• _Texto de leitura_:
::::::::::
Enquanto Rādhārāṇī falava com a abelha que voava de lá para cá, a abelha, de repente, desapareceu de Sua vista. Ela estava em total melancolia devido à separação de Kṛṣṇa e sentiu êxtase falando com a abelha. Entretanto, tão logo a abelha desapareceu, Ela ficou quase louca, pensando que a abelha mensageira poderia ter voltado a Kṛṣṇa para informar-Lhe tudo o que Ela falara contra Ele. “Kṛṣṇa deve ficar muito triste ao ouvir isso”, Ela pensou. Dessa maneira, Ela foi dominada por outro tipo de êxtase.
Entrementes, o abelhão, voando aqui e ali, apareceu de novo diante dEla. Ela pensou: “Kṛṣṇa ainda é bondoso coMigo. Apesar de o mensageiro ter levado mensagens perturbadoras, Ele é tão bondoso que reenviou o mensageiro para Me levar até Ele”. Śrīmatī Rādhārāṇī foi muito cuidadosa desta vez, para não dizer nada contra Kṛṣṇa. “Meu querido amigo, Eu lhe dou boas-vindas”, disse Ela. “Kṛṣṇa é tão bom que o enviou novamente. Kṛṣṇa é tão bondoso e afetuoso coMigo que, felizmente, Ele o enviou de novo, apesar de você ter transmitido a Ele Minha mensagem contra Ele. Meu querido amigo, pode pedir-Me o que quiser. Darei tudo porque você é muito bondoso para Mim. Você veio para levar-Me a Kṛṣṇa porque Ele não pode vir aqui. Ele está rodeado de novas namoradas em Mathurā. Todavia, você é uma criaturinha. Como pode levar-Me lá? Como poderá ajudar-Me a encontrar Kṛṣṇa enquanto Ele está repousando lá com a deusa da fortuna e abraçando-a contra Seu peito? Não importa. Esqueçamos todas essas coisas sobre Eu ir até lá ou enviá-lo. Por favor, deixe-Me saber como Kṛṣṇa está em Mathurā. Diga-Me se Ele ainda Se lembra de Seu pai adotivo, Nanda Mahārāja, de Sua mãe carinhosa, Yaśodā, de Seus amigos pastores e de Suas pobres amigas, como nós, as gopīs. Tenho certeza de que, às vezes, Ele deve falar sobre nós. Nós O servimos como criadas, sem nenhum pagamento. Há alguma possibilidade de Kṛṣṇa voltar e pôr Seus braços ao nosso redor? Seus membros estão sempre perfumados com o aroma do aguru. Por favor, faça todas essas perguntas a Kṛṣṇa”.
::::::::::
(Registros de anotação de detecção)
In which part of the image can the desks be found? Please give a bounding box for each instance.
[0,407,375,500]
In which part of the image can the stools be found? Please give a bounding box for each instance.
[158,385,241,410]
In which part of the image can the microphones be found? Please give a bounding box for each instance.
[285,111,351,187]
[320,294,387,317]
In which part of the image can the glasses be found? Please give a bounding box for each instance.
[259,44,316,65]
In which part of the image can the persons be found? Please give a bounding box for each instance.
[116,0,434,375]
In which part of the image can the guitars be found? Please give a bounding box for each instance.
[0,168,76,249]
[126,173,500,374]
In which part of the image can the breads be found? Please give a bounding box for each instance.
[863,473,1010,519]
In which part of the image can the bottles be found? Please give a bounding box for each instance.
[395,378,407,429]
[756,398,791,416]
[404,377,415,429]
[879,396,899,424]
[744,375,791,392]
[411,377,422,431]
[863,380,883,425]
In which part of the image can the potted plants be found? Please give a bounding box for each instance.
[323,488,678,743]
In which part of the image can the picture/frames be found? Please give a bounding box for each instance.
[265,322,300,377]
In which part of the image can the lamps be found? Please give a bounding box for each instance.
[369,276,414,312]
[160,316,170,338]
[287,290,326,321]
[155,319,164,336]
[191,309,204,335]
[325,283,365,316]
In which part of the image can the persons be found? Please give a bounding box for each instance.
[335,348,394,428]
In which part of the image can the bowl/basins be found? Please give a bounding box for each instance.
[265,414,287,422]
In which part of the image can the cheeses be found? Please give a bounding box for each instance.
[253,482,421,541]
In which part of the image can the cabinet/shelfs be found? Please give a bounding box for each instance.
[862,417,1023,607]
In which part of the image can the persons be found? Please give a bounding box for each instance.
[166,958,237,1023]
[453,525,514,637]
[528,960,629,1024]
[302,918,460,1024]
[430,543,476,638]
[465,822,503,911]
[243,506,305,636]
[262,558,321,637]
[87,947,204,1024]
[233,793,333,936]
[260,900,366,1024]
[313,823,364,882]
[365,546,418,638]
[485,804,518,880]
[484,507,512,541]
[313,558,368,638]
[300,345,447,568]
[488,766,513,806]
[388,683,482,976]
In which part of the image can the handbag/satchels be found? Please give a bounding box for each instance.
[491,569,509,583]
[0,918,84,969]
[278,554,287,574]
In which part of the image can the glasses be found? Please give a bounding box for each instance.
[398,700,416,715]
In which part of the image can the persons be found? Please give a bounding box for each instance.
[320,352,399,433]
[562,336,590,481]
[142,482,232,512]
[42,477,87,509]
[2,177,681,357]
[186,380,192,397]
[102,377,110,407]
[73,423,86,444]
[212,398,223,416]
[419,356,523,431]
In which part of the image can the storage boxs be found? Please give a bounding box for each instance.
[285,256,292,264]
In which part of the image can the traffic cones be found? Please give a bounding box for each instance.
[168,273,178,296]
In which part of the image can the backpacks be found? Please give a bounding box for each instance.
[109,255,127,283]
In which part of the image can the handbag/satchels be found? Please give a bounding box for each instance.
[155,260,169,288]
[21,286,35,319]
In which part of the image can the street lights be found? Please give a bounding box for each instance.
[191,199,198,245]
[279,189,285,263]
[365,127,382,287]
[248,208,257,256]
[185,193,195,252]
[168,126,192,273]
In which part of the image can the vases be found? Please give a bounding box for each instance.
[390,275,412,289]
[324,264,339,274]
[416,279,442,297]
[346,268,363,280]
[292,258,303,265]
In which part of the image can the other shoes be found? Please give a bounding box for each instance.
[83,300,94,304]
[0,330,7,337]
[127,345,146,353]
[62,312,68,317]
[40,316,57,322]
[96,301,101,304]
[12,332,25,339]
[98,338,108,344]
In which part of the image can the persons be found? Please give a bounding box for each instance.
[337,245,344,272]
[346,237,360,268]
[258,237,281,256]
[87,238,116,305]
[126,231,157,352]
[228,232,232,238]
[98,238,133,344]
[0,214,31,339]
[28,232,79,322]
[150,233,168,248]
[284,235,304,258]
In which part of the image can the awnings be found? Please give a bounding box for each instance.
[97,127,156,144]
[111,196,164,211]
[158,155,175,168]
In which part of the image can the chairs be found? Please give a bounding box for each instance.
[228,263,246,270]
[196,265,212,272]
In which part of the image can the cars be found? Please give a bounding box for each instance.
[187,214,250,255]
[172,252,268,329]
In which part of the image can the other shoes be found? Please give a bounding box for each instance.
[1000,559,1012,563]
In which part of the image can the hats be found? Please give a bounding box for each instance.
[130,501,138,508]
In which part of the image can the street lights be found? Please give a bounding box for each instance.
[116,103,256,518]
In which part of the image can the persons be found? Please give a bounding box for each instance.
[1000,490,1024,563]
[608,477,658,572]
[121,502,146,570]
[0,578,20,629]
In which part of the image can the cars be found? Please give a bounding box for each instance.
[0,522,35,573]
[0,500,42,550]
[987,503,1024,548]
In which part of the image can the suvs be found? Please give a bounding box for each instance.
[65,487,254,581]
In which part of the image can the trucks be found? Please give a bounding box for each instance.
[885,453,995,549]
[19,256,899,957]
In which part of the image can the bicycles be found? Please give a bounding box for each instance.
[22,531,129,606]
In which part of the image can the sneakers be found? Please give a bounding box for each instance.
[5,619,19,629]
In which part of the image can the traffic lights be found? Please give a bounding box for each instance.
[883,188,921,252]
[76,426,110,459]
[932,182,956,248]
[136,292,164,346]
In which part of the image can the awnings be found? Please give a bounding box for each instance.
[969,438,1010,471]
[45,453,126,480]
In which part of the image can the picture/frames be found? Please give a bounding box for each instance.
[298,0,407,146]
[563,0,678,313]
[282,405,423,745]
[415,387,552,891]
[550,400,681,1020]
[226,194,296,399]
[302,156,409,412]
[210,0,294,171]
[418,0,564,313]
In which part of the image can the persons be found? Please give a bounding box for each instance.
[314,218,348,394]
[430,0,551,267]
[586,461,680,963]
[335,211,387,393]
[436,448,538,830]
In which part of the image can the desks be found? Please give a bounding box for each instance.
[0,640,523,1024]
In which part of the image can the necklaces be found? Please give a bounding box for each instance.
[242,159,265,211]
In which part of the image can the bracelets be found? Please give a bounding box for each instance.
::::::::::
• _Requisitos das tarefas_:
#1 No texto sobre Rādhārāṇī e a abelha, com que aroma os membros de Kṛṣṇa estão sempre perfumados?
#2 Expresse como uma lista JSON de strings, uma para cada linha e sem linhas em branco, as Linhas desde a primeira até a que contém "[126,173,500,374]", inclusive.

• _As respostas_:
#1 Com o aroma do aguru.

#2
[
  "In which part of the image can the desks be found? Please give a bounding box for each instance.",
  "[0,407,375,500]",
  "In which part of the image can the stools be found? Please give a bounding box for each instance.",
  "[158,385,241,410]",
  "In which part of the image can the microphones be found? Please give a bounding box for each instance.",
  "[285,111,351,187]",
  "[320,294,387,317]",
  "In which part of the image can the glasses be found? Please give a bounding box for each instance.",
  "[259,44,316,65]",
  "In which part of the image can the persons be found? Please give a bounding box for each instance.",
  "[116,0,434,375]",
  "In which part of the image can the guitars be found? Please give a bounding box for each instance.",
  "[0,168,76,249]",
  "[126,173,500,374]"
]